The opinion of the court was delivered by: Morrison C. England, Jr. United States District Judge
Through this action, Plaintiffs Chase M. Riggi, Marty Hansen, Joan Beatrice, and the Estate of Linda Carol Clark (collectively, "Plaintiffs") seek to recover from Defendants, City of Placerville, Placerville Police Department, City of Placerville Policeman Nicolas Maurer, Placerville Police Chief George Nielsen, El Dorado County, El Dorado County Emergency Services District, El Dorado County Department of Mental Health,*fn1 and Marshall Medical Center (collectively "Defendants") for injuries sustained as a result of the shooting death of Ms. Clark. Presently before the Court is Defendant El Dorado County Emergency Services District's ("the District" or "Defendant") Motion to Dismiss Plaintiffs' fifth claim for violation of 42 U.S.C. § 1983. For the following reasons, the District's Motion is DENIED.*fn2
On March 27, 2010, Ms. Clark was involuntarily detained at the El Dorado County Mental Health Facility pursuant to California Welfare & Institutions Code § 5150 because she was deemed disabled and a danger to herself. Later that evening, Ms.
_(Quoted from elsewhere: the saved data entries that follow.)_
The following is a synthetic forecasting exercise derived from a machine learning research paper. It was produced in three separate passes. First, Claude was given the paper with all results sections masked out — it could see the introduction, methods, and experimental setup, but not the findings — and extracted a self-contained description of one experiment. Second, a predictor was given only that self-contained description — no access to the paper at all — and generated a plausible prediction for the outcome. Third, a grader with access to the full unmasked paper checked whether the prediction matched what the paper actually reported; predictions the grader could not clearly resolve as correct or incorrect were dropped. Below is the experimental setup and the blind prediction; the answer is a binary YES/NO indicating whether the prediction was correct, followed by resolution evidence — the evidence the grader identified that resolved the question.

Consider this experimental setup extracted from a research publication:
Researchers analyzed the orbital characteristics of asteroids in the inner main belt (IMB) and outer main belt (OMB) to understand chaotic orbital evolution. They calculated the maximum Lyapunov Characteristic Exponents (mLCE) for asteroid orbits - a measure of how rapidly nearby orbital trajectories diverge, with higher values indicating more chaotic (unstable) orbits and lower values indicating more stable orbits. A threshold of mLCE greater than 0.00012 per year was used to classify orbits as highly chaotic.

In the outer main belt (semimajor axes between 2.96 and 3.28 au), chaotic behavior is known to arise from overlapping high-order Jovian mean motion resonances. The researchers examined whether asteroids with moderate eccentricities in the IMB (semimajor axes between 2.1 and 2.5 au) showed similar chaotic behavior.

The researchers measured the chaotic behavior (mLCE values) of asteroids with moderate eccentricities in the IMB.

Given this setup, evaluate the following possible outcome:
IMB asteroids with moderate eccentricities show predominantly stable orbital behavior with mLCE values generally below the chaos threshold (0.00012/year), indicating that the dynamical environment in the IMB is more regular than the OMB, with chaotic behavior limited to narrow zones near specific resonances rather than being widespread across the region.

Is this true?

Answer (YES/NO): NO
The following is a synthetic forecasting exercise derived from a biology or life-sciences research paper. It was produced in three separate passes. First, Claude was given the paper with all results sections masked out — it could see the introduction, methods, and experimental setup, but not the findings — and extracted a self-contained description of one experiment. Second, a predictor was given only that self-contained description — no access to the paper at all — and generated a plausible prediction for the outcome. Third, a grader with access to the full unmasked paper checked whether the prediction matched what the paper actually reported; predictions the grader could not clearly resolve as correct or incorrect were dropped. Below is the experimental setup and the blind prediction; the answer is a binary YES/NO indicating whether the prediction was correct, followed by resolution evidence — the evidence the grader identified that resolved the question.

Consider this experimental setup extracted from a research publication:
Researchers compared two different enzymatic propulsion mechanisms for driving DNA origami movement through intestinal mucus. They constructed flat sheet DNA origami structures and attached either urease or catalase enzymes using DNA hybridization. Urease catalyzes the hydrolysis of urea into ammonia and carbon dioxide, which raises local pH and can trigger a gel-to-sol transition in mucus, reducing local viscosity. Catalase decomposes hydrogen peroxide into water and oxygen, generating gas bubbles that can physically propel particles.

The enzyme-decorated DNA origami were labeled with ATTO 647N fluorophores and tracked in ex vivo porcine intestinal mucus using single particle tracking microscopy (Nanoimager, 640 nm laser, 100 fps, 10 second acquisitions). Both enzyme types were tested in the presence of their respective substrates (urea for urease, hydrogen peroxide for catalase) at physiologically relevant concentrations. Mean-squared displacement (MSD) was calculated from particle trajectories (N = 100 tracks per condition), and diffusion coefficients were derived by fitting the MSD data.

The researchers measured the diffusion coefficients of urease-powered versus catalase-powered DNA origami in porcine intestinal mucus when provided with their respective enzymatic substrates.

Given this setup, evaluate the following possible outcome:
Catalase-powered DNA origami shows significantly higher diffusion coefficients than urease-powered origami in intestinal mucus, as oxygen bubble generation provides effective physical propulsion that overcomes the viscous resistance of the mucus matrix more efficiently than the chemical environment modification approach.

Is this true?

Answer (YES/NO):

Clark was taken to the Marshall Medical Center in Placerville, California, for medical evaluation and treatment. The next day, "at approximately 10:11 a.m., [Linda Clark], in her hospital gown, walked down a hallway of the Marshall Medical Center to the ambulance bay, found an unlocked, unattended ambulance with the keys in plain view, and drove said ambulance vehicle away." (SAC ¶ 17.) Medical Center staff called 911 to report the ambulance stolen, after which City of Placerville police pursued and eventually stopped the vehicle. Ms. Clark refused to surrender and was subsequently shot and killed.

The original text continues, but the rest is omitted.